A governadora de Raquel Lyra oficializou, na última quarta-feira (29), a assinatura do contrato de concessão parcial dos serviços de água e esgoto em 151 municípios das regiões do Grande Recife, Agreste e parte do Sertão. A medida marca uma mudança estrutural na gestão do saneamento básico no estado, que até então era conduzida exclusivamente pela Companhia Pernambucana de Saneamento (Compesa). A partir de agora, parte desses serviços passa a ser operada por um consórcio privado, em um modelo que busca ampliar investimentos e acelerar a universalização do acesso.
O contrato foi firmado durante uma cerimônia no Palácio do Campo das Princesas, sede do governo estadual, localizada no Recife. A concessão foi atribuída à Basa Saneamento S.A., anteriormente denominada Consórcio Pernambuco Saneamento, formada pelas empresas BRK Ambiental e Acciona. O grupo venceu o leilão realizado em dezembro do ano passado, em São Paulo, superando a proposta apresentada pelo Grupo Pátria Investimentos.
De acordo com os termos do contrato, a Basa Saneamento ficará responsável pela distribuição de água e pela coleta de esgoto nas cidades incluídas no chamado Lote 2 da concessão, que abrange os 151 municípios e também o arquipélago de Fernando de Noronha. Já a produção e o tratamento da água permanecerão sob responsabilidade da Compesa, mantendo parte das atividades sob controle estatal.
Paralelamente, o Grupo Pátria Investimentos assinou, no dia 7 de abril, o contrato referente ao Lote 1, que contempla 24 municípios do Sertão pernambucano. Nessa área, a atuação ocorre por meio da concessionária Vita Sertão, ampliando a presença da iniciativa privada no setor em diferentes regiões do estado.

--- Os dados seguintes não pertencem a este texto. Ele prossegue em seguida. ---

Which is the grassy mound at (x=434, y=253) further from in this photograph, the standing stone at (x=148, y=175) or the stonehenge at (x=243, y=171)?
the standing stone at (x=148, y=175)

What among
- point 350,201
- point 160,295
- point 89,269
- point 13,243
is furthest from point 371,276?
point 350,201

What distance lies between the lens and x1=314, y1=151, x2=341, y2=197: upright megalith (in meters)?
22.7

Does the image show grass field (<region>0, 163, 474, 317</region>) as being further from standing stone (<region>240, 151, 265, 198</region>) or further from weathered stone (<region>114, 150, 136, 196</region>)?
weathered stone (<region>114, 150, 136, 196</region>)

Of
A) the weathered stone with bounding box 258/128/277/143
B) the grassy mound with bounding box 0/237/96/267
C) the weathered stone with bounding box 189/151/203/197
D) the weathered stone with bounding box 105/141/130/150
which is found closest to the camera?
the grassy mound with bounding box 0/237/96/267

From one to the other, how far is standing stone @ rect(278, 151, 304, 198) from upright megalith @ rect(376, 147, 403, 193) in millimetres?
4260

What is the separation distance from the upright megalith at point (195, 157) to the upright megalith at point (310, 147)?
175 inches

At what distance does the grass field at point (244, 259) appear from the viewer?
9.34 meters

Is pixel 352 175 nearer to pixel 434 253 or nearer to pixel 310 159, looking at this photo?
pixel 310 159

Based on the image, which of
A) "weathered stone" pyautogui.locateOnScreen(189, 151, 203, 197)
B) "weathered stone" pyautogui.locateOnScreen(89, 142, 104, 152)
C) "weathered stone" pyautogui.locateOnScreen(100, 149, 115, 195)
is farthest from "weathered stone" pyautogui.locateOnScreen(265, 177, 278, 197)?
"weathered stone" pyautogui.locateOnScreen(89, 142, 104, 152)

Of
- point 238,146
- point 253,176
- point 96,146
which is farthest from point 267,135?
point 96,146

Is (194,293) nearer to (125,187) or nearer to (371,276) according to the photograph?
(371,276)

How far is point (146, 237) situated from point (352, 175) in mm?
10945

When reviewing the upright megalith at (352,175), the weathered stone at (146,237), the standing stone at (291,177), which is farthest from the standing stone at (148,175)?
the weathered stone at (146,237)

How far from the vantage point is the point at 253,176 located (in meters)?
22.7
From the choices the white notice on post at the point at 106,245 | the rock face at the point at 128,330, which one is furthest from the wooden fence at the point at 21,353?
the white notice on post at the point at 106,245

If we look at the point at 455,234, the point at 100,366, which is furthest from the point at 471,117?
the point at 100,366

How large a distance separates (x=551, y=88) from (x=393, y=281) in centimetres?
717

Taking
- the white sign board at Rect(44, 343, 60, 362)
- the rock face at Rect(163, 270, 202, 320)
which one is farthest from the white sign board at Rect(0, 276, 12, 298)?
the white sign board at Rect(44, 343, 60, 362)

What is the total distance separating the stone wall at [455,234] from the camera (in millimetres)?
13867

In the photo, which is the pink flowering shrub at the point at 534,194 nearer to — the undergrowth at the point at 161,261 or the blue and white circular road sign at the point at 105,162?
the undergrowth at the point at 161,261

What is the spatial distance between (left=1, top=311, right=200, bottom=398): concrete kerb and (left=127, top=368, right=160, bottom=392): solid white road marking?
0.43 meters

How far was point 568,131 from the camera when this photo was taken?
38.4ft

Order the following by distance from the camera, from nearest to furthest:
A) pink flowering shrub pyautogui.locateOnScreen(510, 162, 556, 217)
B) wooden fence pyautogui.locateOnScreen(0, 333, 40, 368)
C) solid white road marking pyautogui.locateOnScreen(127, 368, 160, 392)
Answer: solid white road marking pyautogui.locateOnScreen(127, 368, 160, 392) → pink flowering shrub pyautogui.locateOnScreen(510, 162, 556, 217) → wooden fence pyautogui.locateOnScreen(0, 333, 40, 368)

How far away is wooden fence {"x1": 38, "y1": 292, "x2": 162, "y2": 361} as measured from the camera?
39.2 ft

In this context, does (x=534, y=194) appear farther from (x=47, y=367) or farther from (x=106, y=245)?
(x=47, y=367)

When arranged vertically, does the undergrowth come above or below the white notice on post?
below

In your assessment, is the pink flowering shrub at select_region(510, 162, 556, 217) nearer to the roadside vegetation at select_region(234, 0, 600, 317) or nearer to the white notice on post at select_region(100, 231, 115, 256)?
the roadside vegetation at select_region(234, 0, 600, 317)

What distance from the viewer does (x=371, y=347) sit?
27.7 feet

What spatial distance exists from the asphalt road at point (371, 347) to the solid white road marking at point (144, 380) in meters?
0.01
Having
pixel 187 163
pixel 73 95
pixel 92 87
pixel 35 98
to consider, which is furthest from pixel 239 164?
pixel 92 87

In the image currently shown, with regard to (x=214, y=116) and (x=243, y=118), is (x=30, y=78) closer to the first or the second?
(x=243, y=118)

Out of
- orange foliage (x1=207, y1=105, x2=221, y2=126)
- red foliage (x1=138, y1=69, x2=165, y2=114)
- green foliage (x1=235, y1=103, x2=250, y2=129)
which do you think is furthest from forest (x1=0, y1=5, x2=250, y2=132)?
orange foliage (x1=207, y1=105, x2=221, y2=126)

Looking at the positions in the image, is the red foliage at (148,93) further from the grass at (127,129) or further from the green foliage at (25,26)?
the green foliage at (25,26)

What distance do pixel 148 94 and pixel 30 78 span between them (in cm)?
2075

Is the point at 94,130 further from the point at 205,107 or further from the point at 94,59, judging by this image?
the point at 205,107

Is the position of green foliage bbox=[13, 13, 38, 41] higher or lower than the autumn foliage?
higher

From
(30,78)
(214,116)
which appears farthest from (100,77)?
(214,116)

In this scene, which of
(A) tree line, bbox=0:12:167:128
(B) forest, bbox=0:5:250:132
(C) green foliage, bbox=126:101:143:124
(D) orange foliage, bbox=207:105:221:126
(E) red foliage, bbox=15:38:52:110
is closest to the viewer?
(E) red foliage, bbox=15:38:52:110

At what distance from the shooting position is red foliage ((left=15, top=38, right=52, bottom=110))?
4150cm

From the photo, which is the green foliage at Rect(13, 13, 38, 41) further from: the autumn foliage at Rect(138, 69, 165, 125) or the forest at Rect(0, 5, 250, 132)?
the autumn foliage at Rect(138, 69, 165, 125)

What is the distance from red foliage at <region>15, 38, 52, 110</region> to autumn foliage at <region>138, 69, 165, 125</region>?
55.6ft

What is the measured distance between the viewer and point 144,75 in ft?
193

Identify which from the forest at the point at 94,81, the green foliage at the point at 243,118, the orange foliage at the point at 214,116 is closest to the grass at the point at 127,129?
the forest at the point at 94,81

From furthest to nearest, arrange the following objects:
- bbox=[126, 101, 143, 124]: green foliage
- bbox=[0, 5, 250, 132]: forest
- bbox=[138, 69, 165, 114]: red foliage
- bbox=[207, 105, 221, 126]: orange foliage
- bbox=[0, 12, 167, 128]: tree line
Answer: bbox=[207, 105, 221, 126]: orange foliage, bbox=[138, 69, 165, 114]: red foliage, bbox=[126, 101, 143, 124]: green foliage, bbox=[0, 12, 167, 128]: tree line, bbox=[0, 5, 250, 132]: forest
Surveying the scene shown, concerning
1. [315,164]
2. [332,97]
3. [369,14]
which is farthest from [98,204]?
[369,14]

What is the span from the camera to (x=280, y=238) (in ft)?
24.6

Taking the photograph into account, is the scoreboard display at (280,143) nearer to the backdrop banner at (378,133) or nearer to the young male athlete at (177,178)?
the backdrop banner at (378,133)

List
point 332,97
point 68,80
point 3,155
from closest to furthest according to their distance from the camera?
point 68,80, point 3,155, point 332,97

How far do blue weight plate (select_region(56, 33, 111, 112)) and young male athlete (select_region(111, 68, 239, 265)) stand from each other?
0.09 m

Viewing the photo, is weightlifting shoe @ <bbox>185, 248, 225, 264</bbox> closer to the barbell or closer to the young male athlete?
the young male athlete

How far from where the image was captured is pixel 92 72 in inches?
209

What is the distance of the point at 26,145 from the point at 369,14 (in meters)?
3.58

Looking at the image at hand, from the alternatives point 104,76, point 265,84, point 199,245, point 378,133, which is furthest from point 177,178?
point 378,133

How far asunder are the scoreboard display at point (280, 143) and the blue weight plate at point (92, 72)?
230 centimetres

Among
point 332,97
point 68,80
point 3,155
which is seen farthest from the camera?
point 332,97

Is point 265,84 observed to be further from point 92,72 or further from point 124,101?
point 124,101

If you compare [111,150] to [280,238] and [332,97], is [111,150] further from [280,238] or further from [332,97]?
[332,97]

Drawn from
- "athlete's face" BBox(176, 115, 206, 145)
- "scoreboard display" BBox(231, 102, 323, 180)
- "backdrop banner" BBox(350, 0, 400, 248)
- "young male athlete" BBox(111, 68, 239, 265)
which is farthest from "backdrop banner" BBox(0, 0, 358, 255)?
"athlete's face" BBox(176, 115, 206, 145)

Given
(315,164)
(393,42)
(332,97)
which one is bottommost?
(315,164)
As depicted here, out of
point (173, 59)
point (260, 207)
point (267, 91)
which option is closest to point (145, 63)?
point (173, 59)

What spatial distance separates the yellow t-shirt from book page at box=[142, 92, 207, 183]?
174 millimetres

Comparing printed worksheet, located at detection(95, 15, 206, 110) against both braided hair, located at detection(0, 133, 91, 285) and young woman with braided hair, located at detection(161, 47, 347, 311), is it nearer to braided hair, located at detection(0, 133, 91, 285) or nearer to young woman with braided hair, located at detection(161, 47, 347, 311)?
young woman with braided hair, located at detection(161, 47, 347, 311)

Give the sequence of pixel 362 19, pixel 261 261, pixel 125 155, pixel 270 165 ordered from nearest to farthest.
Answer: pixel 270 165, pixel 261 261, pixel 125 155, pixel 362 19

O governo estadual informou que o consórcio vencedor realizará investimentos da ordem de R$ 17,4 bilhões ao longo do período de concessão, além do pagamento de uma outorga total de R$ 4 bilhões. Desse montante, R$ 2,4 bilhões foram pagos no momento da assinatura do contrato, enquanto o restante será quitado em parcelas distribuídas nos próximos dois anos.
A iniciativa está alinhada às diretrizes do Marco Legal do Saneamento, que estabelece metas ambiciosas para o setor até 2033: garantir 99% de cobertura no abastecimento de água e 90% no tratamento de esgoto em todo o país. Em entrevista coletiva, a governadora destacou que, além de cumprir essas metas, o objetivo central é assegurar o acesso universal à água potável e promover um ambiente mais saudável para toda a população pernambucana.
Segundo o secretário de Recursos Hídricos e Saneamento, Almir Cirilo, o maior desafio será expandir o tratamento de esgoto, especialmente em municípios de menor porte no interior, onde a cobertura ainda é limitada. Ele ressaltou que a participação da iniciativa privada tende a acelerar a execução de obras e melhorar a eficiência dos serviços.
Dessa forma, a concessão parcial da Compesa representa um passo significativo rumo à modernização da infraestrutura de saneamento em Pernambuco, com potencial para impactar positivamente a saúde pública, o meio ambiente e a qualidade de vida da população.